What is expected: The answer must consist of each line below that contains the word "caffer", copied in full.

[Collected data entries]
◆ ◆ ◆ ◆ ◆

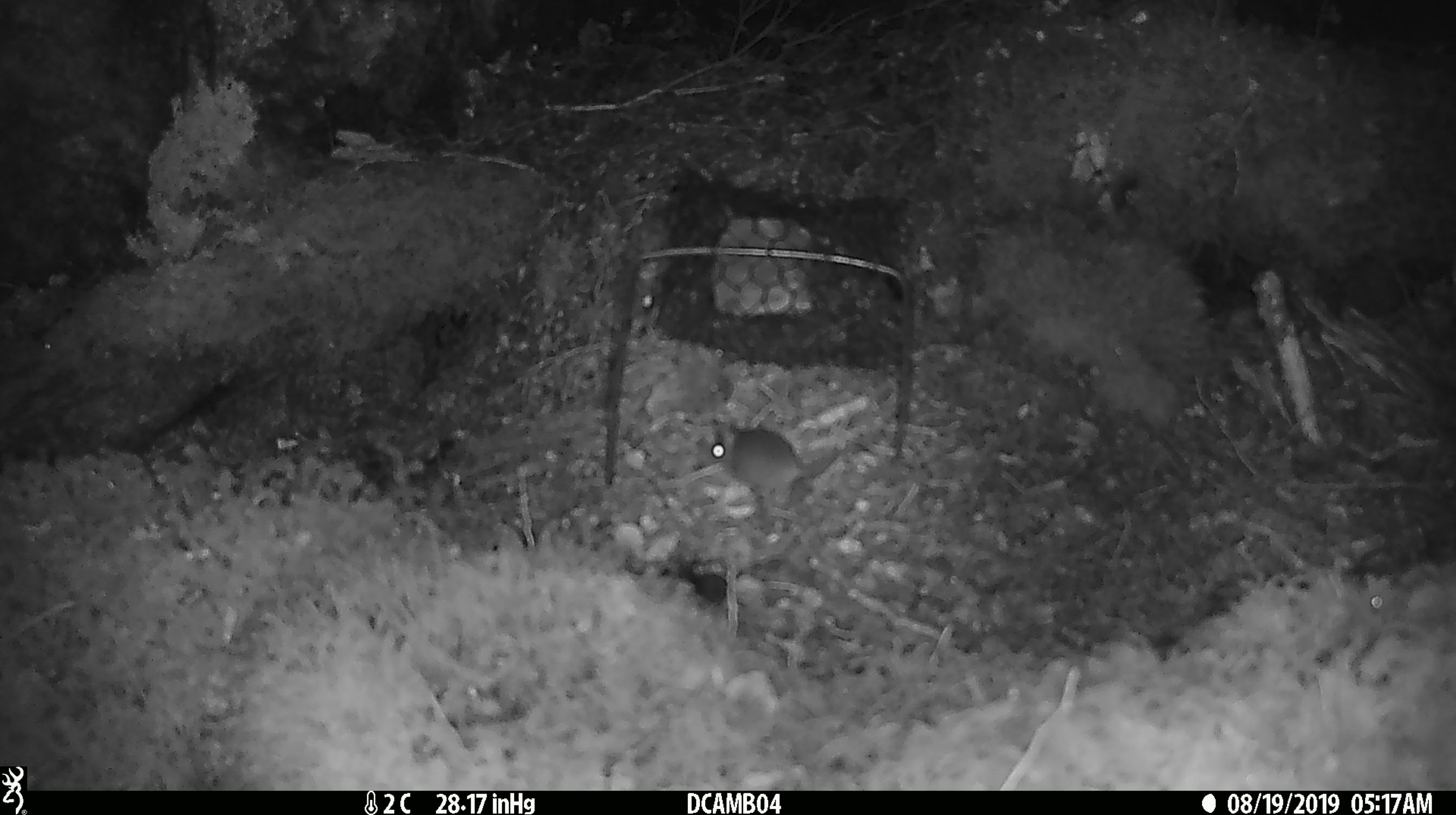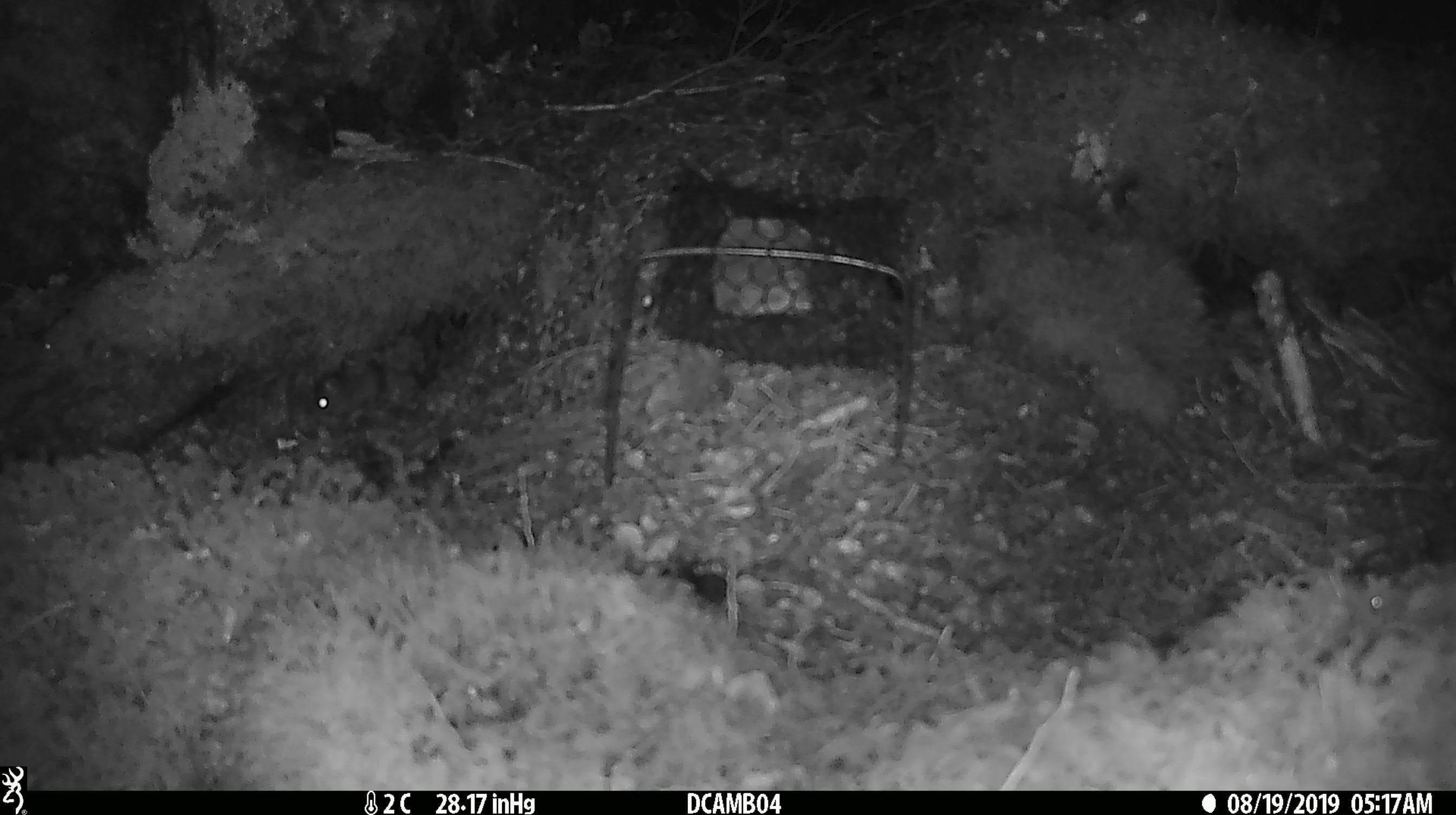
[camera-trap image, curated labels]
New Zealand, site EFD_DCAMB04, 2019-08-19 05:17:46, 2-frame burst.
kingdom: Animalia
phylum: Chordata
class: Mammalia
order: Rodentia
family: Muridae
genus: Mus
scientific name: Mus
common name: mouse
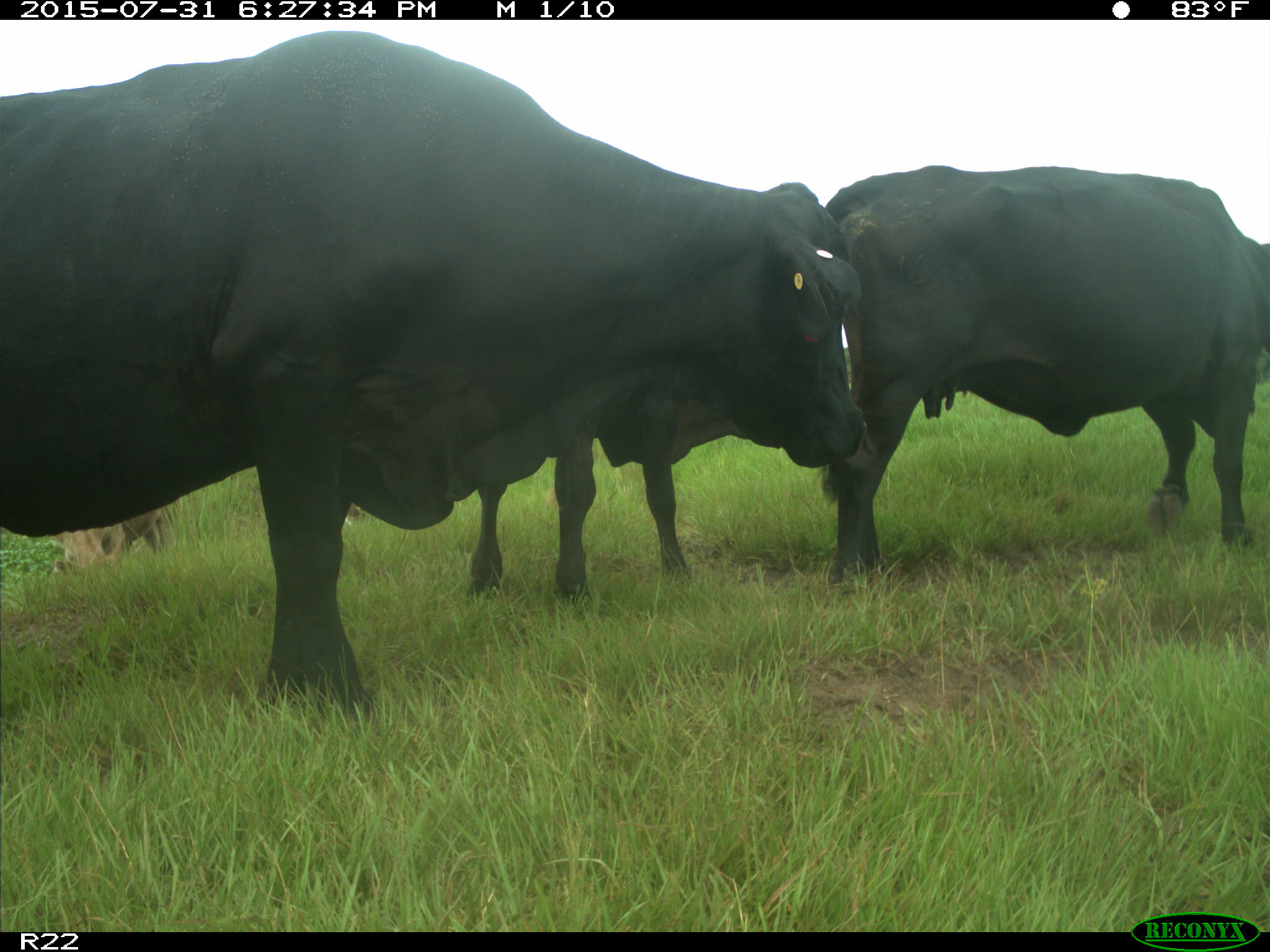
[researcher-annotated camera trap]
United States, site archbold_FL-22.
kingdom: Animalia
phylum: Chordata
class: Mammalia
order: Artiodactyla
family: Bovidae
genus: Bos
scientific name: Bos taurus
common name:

◆ ◆ ◆ ◆ ◆

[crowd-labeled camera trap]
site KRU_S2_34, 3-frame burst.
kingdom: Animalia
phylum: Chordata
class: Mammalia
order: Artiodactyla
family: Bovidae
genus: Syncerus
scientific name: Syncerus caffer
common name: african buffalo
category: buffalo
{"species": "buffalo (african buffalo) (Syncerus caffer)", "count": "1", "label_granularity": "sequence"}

◆ ◆ ◆ ◆ ◆

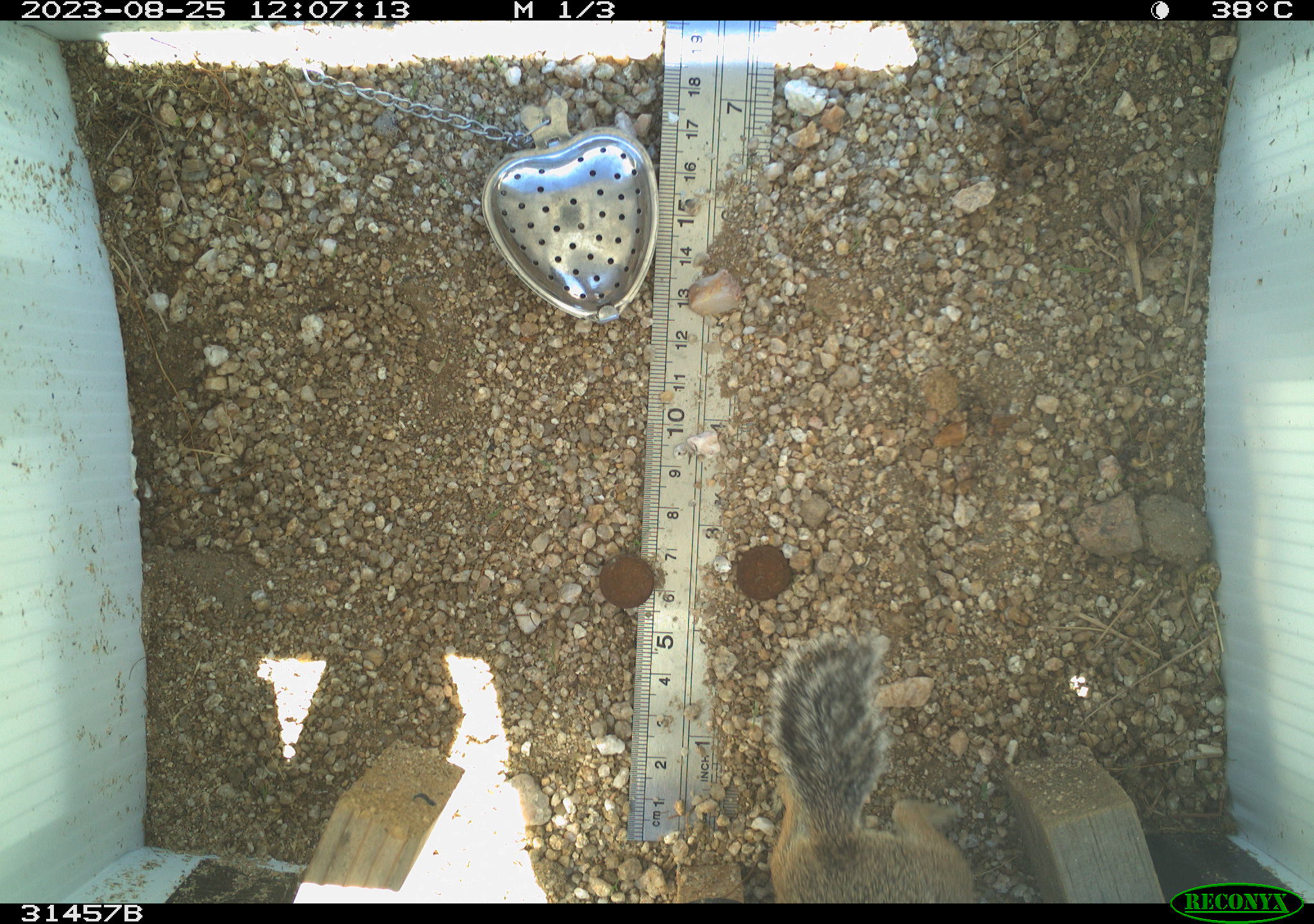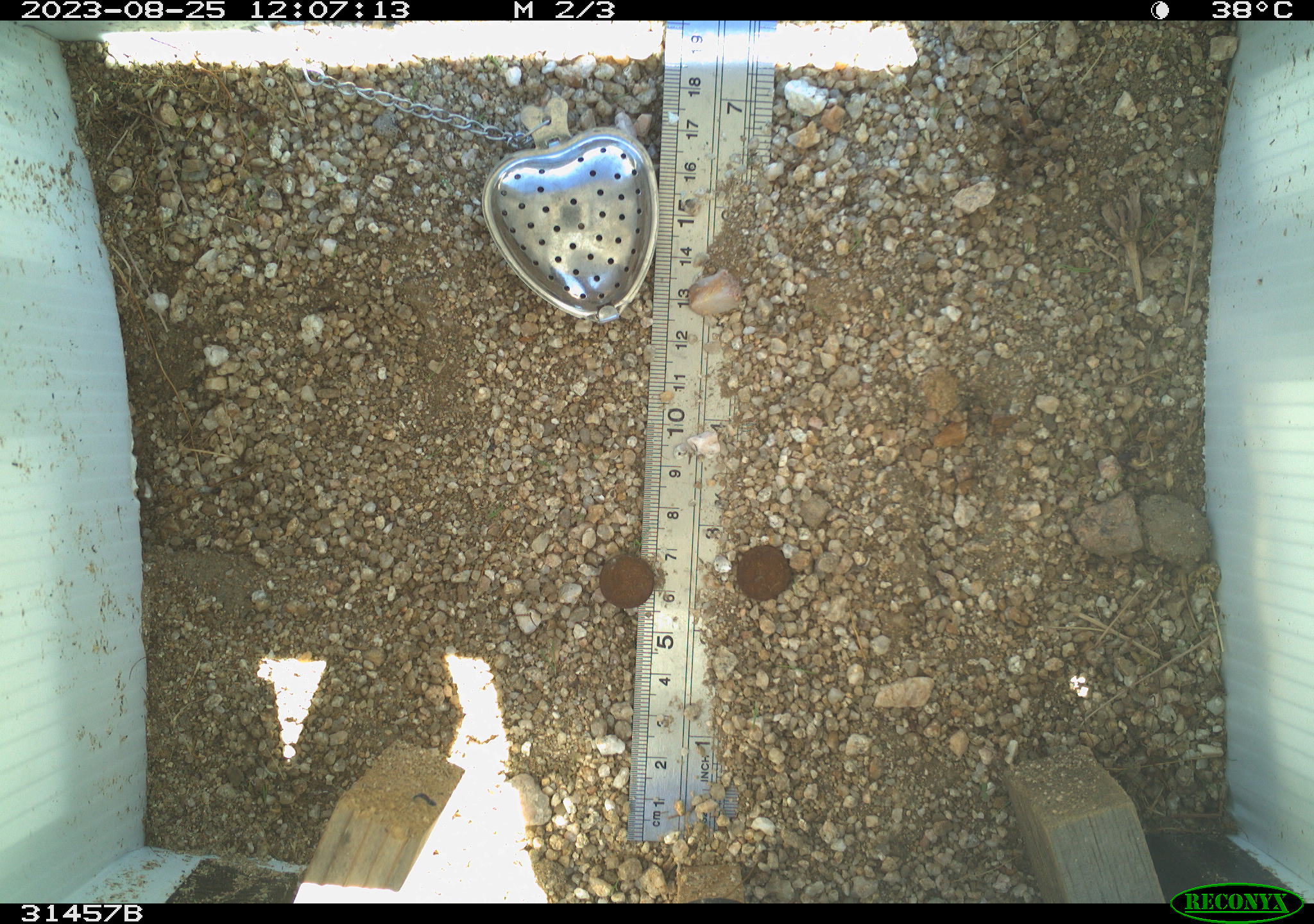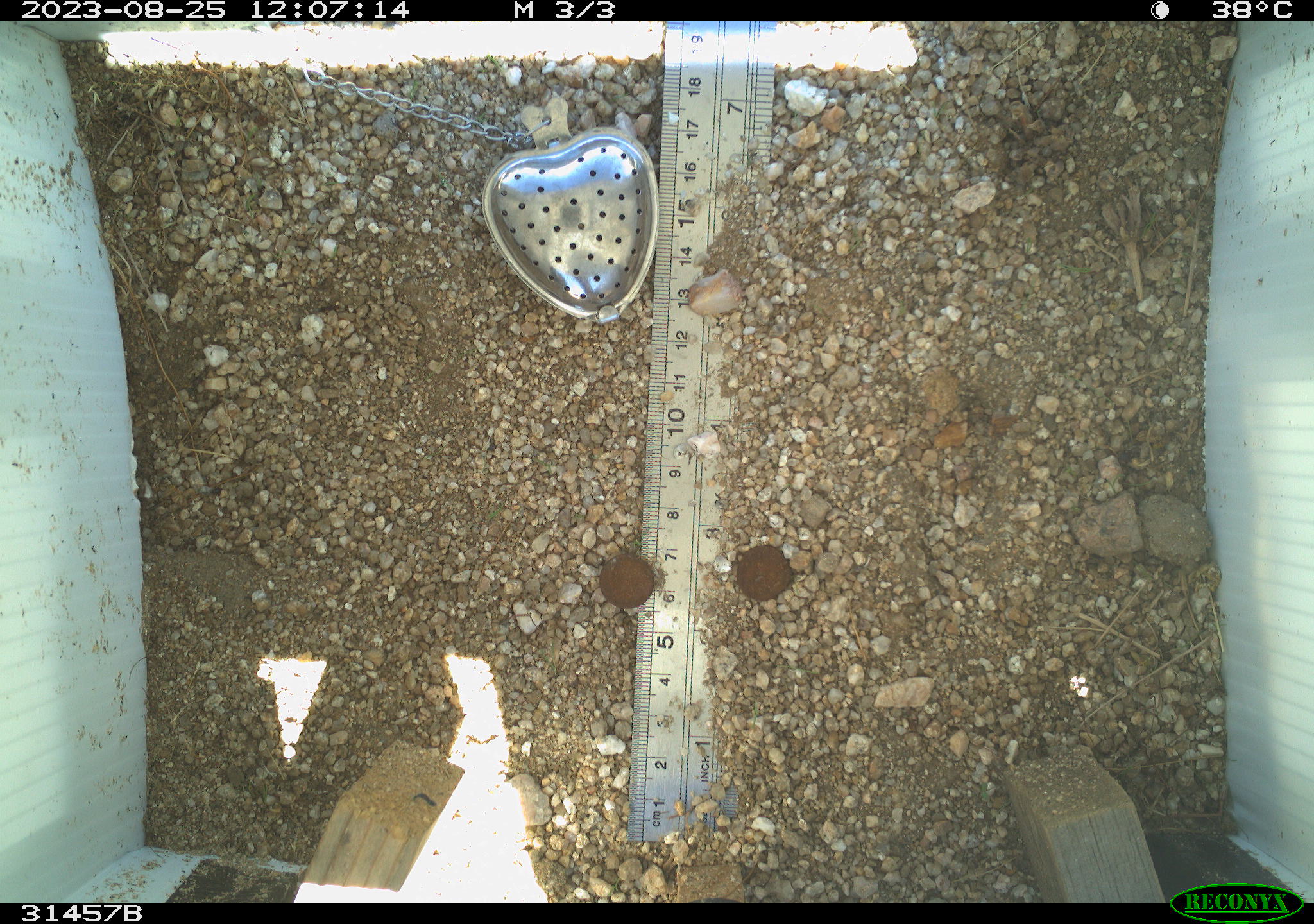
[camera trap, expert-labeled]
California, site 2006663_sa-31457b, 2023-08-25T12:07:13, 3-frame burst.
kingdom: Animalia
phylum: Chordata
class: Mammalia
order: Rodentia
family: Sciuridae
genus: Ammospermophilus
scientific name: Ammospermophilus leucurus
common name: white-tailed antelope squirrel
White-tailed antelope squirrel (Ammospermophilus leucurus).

◆ ◆ ◆ ◆ ◆

Task solution:
scientific name: Syncerus caffer
{"species": "buffalo (african buffalo) (Syncerus caffer)", "count": "1", "label_granularity": "sequence"}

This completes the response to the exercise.